[AIM OF THE EXERCISE] Please duplicate all of the material below line for line, without changing anything. Leave the pictures out of your answer.

# start of DATA LINES

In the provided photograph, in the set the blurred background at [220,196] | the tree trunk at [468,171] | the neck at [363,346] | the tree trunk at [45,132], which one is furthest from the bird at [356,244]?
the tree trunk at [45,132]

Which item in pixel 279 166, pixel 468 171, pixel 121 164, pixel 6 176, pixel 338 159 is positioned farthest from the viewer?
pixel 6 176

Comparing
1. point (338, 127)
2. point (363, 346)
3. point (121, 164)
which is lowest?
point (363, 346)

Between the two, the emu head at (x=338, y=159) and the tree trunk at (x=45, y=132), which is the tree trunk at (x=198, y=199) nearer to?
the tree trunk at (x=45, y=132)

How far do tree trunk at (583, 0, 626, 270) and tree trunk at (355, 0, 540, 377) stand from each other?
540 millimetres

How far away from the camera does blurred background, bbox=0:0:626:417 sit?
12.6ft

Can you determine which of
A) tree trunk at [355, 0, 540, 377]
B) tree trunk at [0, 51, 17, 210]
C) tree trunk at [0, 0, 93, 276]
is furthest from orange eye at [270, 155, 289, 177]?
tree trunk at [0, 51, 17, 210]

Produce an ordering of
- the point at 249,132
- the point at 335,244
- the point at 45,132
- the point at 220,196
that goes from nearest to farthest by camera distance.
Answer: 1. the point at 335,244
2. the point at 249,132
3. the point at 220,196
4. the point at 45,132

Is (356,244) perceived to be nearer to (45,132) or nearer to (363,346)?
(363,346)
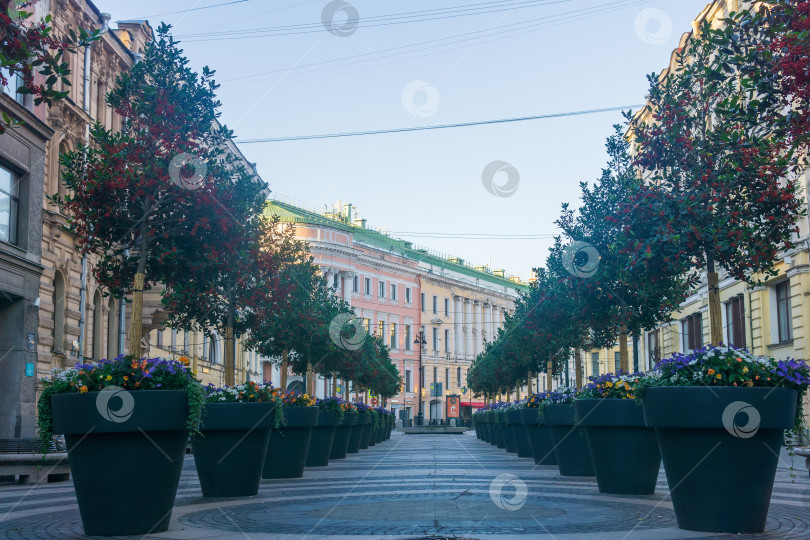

# end of DATA LINES

[CORRECT RESPONSE]
In the provided photograph, in the set the blurred background at [220,196] | the tree trunk at [468,171] | the neck at [363,346] | the tree trunk at [45,132], which one is furthest from the bird at [356,244]?
the tree trunk at [45,132]

Which item in pixel 279 166, pixel 468 171, pixel 121 164, pixel 6 176, pixel 338 159 is positioned farthest from the viewer?
pixel 6 176

Comparing
1. point (338, 127)
2. point (363, 346)
3. point (121, 164)
which is lowest?
point (363, 346)

Between the two, the emu head at (x=338, y=159) and the tree trunk at (x=45, y=132), which is the tree trunk at (x=198, y=199) nearer to?
the tree trunk at (x=45, y=132)

How far do tree trunk at (583, 0, 626, 270) and tree trunk at (355, 0, 540, 377) stand from each other?
540 millimetres

How far away from the camera does blurred background, bbox=0:0:626:417 sit?
12.6ft

Can you determine which of
A) tree trunk at [355, 0, 540, 377]
B) tree trunk at [0, 51, 17, 210]
C) tree trunk at [0, 0, 93, 276]
is furthest from orange eye at [270, 155, 289, 177]?
tree trunk at [0, 51, 17, 210]

Produce an ordering of
- the point at 249,132
- the point at 335,244
- the point at 45,132
- the point at 220,196
that goes from nearest to farthest by camera distance.
Answer: 1. the point at 335,244
2. the point at 249,132
3. the point at 220,196
4. the point at 45,132

Is (356,244) perceived to be nearer to (45,132) or nearer to (363,346)?
(363,346)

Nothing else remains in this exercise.